Rewrite these records, substituting "ending at" for "finishing at" and leaving everything else as it is.

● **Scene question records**
───
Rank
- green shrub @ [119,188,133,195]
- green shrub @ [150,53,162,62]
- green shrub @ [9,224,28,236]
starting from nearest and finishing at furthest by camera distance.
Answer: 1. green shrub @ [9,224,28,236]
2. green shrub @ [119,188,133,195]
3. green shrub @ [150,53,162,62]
───
● **ANSWER TO THIS TASK**
Rank
- green shrub @ [119,188,133,195]
- green shrub @ [150,53,162,62]
- green shrub @ [9,224,28,236]
starting from nearest and ending at furthest by camera distance.
Answer: 1. green shrub @ [9,224,28,236]
2. green shrub @ [119,188,133,195]
3. green shrub @ [150,53,162,62]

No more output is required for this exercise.